Она сбегала за вышиванием и уселась затем подле адмирала, который задумчиво перелистывал принесенную с собой толстую тетрадь. Наконец адмирал захлопнул рукопись и, после некоторого молчания, начал:
– Тому, что я буду вам описывать, друзья мои, минуло четверть века. В ту пору я был юным офицером. Должен пояснить, что со мной вместе был произведен мой лучший друг Вячеслав Тураев, которого я любил, как брата, да и действительно считал таковым. Мы воспитывались вместе; отец его был моим опекуном, а его мать, после одновременной почти смерти моих родителей, приняла меня под свое покровительство и окружила такой любовью, что я никогда не чувствовал себя сиротой. Счастливые и гордые нашим офицерством, мы совместно обсуждали план заграничного путешествия, когда получено было письмо от Петра Петровича, пригласившего нас провести у него в Горках наш отпуск. Вместе с тем, он писал, что взял из института свою единственную дочь, Марусю, и потому надеялся, что молодежь у него не соскучится. Петр Петрович был старым другом нашей семьи, и мы еще в детстве неоднократно бывали у него, а потому его приглашение нас очень обрадовало. В гостеприимном доме Хонина всегда было весело, а потому все прочие планы были оставлены и через несколько дней мы выехали в Горки. Петр Петрович был вдов и всю свою любовь отдал Марусе, которая вполне заслуживала, впрочем, страстное обожание отца не только своей красотой, но и своим превосходным, мягким характером. Не прошло и недели, как мы оба были без ума от обаятельной девушки и ухаживали за ней напропалую. Но скоро, к великому моему сожалению, я заметил, что пальма первенства отдавалась моему другу. Маруся была чересчур откровенна и неиспорченна, чтобы хитрить и скрывать свое предпочтение. Недели через три Тураев сделал предложение, а Маруся объявила отцу, что никогда не выйдет ни за кого другого, как за Вячеслава, и Петр Петрович благодушно принял предложение. Да и в самом деле, что можно было сказать против такого жениха? Вячеслав был богат, независим, хорош собой и чудного нрава. Впрочем, Петр Петрович поставил условием, чтобы Вячеслав бросил морскую службу.
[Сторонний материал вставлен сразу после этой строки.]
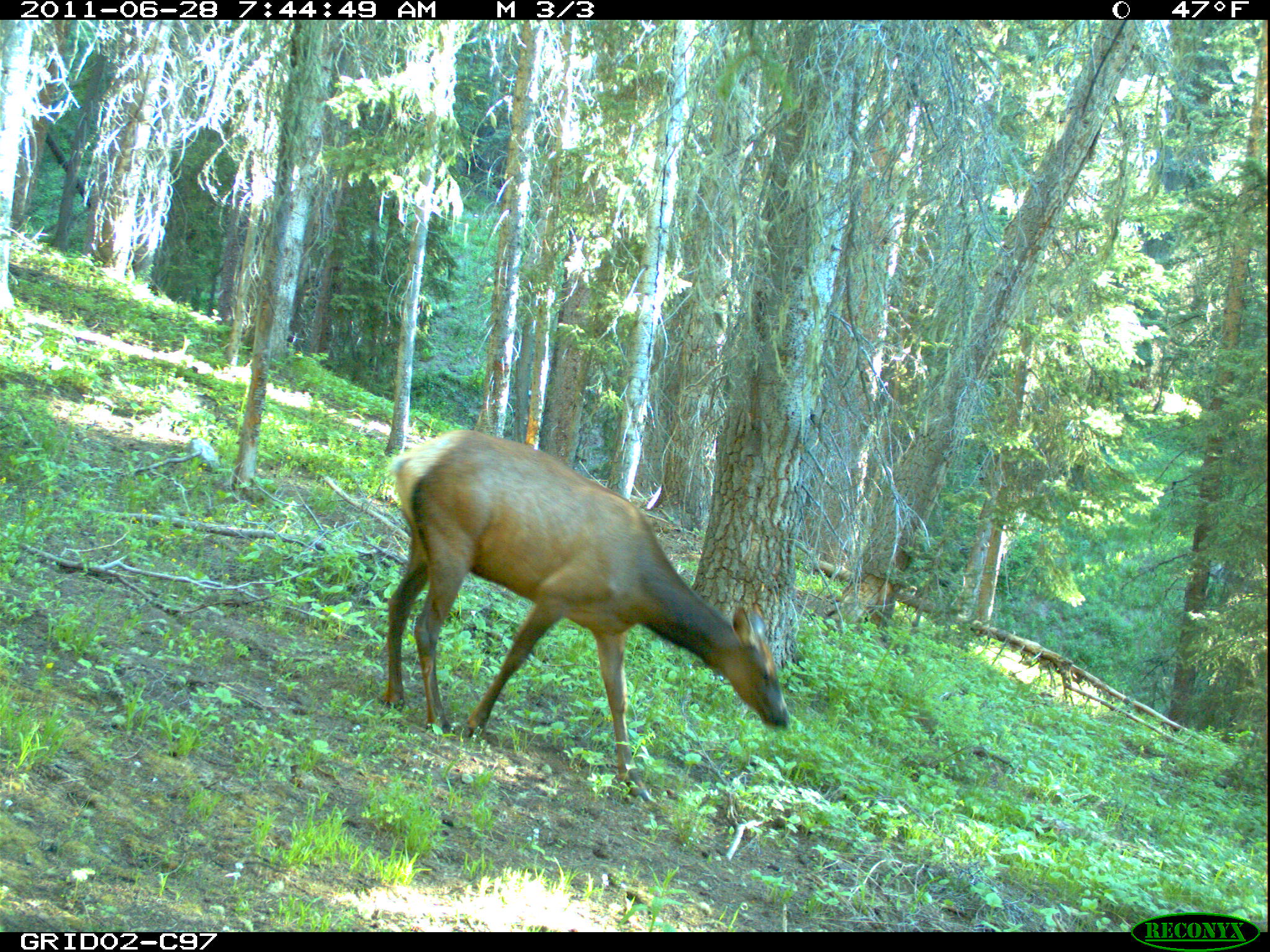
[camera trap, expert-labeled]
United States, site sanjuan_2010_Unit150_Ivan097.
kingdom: Animalia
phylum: Chordata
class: Mammalia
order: Artiodactyla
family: Cervidae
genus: Cervus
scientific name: Cervus elaphus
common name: red deer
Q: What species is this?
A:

– Я не желаю, чтобы у моей дочери всегда были глаза заплаканы, или нервные припадки при каждой буре, пока вы там будете бродить вокруг света, – объявил он.
И Маруся поддержала отца.
– Я не могу вверять мое счастье лукавым волнам океана, – с любящим взглядом сказала она, пожимая руку Вячеслава.
Ну, а мой приятель был слишком влюблен, чтобы противиться, и признался со смехом, что готов быть хоть сапожником, лишь бы жениться на Марусе. Для меня же настало тяжелое время. Это было первое мучительное испытание в жизни. Сердце и самолюбие были одинаково уязвлены, и только гордость давала силу скрывать свое поражение.
А жизнь в Горках текла весело. Ежедневно совершались поездки в окрестности; между прочим, мы посетили дом на острове, прозванный в народе «Чертовым гнездом».
– И что же, какое он произвел на вас всех впечатление? – перебила Надя, со страхом и любопытством слушавшая его.
– Дом каменный, в готическом стиле, с тремя башенками, островерхие крыши которого видны отсюда из зелени, – ответил адмирал. – Все здание серого, почти черного цвета, с узкими окнами. Массивный подъезд производит сразу мрачное впечатление, а окружающие деревья дают густую тень и еще более усиливают жуткое чувство, по крайней мере летом, – прибавил Иван Андреевич. – Но я возвращаюсь к моему рассказу.
– Обручение Маруси с Вячеславом отпраздновано было большим bal champêtre. [2]К этому времени было получено письмо от Кати Тутенберг, которую прежде опекал Петр Петрович, и та просила позволения провести в Горках несколько недель с женихом, молодым врачом, Казимиром Красинским.
– Если не ошибаюсь, насчет этого Красинского бродили всевозможные сказки, да и сам он похвалялся, что приходится сродни черту. Старуха Афросинья, бывшая экономка Петра Петровича, рассказывает по этому поводу совершенно невероятные истории…
– А я так думаю, что она просто чуточку рехнулась от старости, – с улыбкой вмешалась Зоя Иосифовна.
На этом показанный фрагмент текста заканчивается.